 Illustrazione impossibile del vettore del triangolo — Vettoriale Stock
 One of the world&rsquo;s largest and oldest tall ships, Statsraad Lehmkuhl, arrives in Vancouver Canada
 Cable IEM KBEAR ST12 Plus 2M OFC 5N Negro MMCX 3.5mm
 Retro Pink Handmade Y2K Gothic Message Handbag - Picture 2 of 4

---

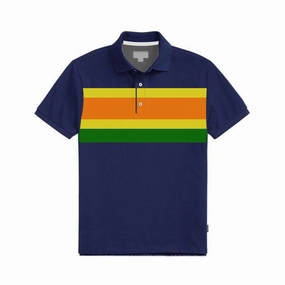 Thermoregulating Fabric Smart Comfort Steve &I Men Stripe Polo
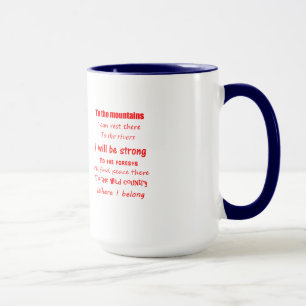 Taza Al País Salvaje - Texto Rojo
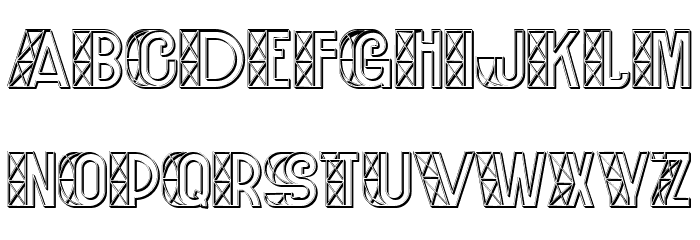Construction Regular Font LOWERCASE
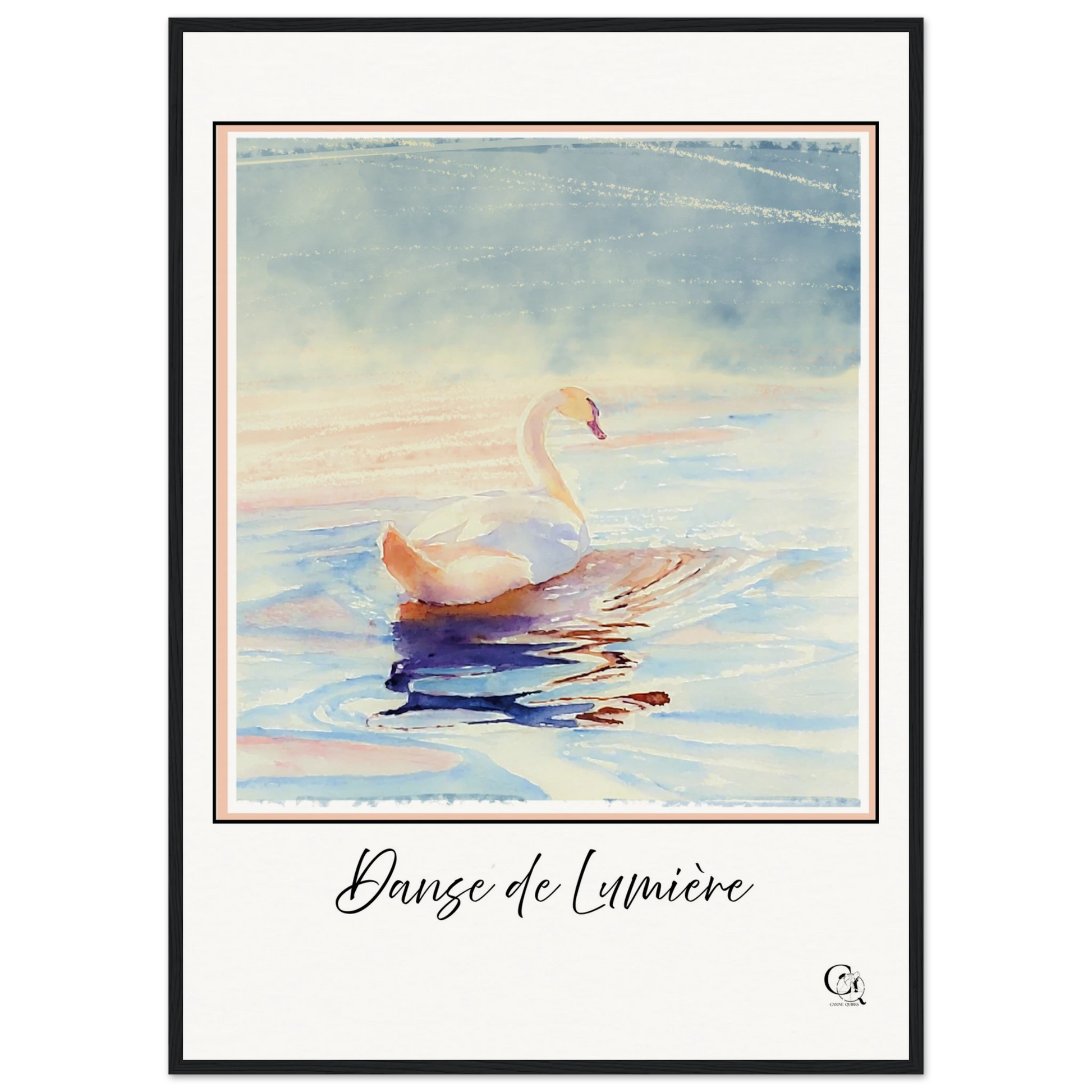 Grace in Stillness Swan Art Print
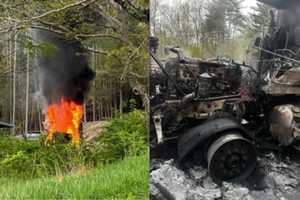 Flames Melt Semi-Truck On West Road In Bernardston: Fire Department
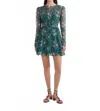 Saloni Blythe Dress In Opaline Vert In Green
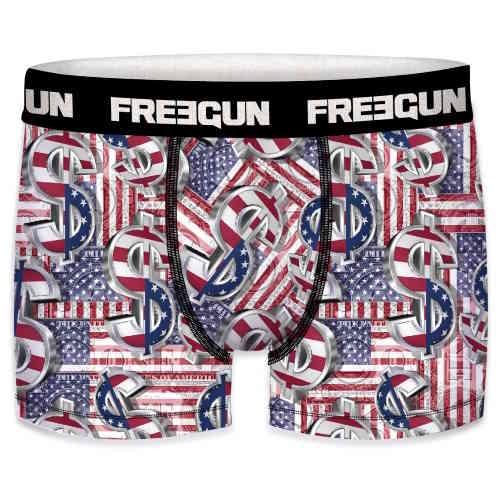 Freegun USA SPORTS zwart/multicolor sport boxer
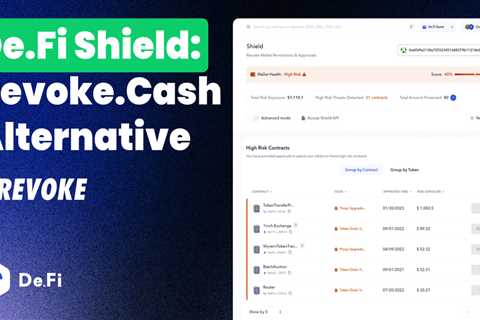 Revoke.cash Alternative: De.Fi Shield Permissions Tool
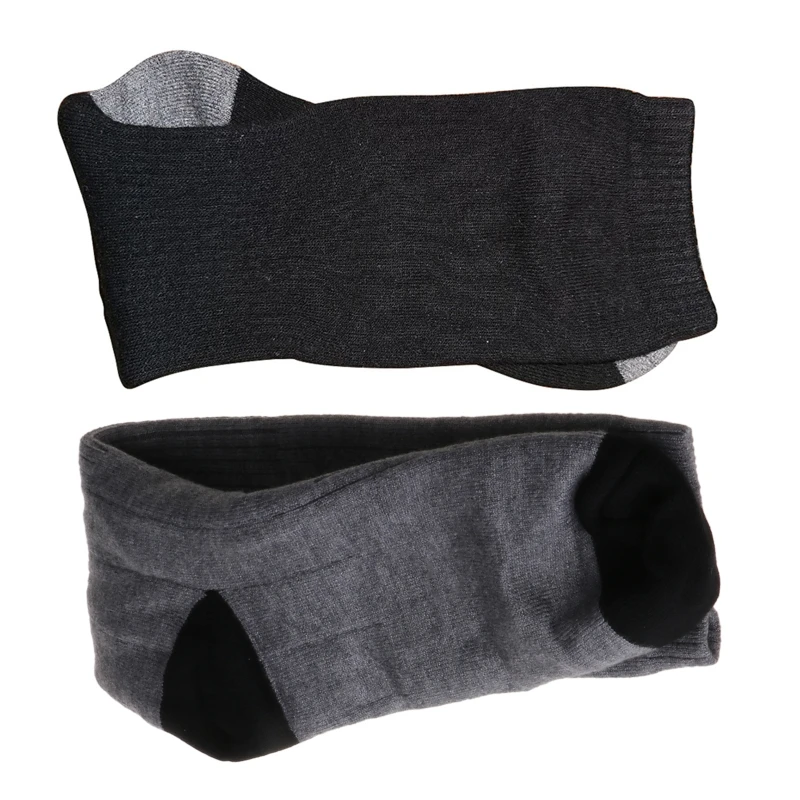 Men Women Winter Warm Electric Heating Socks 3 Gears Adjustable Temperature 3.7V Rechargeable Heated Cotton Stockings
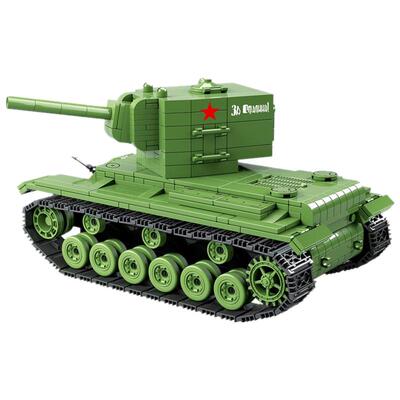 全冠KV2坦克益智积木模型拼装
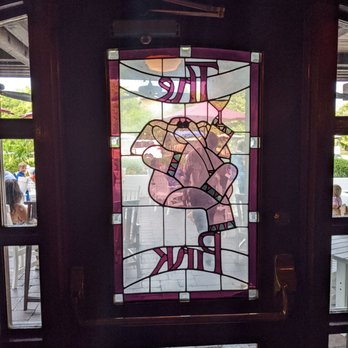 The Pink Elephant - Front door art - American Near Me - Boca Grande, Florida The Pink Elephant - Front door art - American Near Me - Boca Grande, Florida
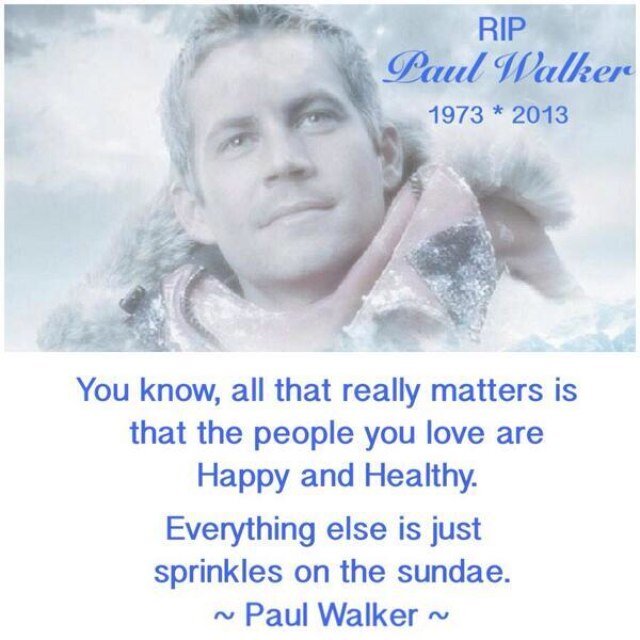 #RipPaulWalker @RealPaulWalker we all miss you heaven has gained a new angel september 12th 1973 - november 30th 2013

---

▶ **ACTIVITY**: Lines wanted from the entries above: the one with "Grace in Stillness Swan Art Print", the one with "全冠KV2坦克益智积木模型拼装", and all lines between. Please copy them exactly, without the pictures and without anything else.

▶ **EXERCISE OUTPUT**:
 Grace in Stillness Swan Art Print
 Flames Melt Semi-Truck On West Road In Bernardston: Fire Department
 Saloni Blythe Dress In Opaline Vert In Green
 Freegun USA SPORTS zwart/multicolor sport boxer
 Revoke.cash Alternative: De.Fi Shield Permissions Tool
 Men Women Winter Warm Electric Heating Socks 3 Gears Adjustable Temperature 3.7V Rechargeable Heated Cotton Stockings
 全冠KV2坦克益智积木模型拼装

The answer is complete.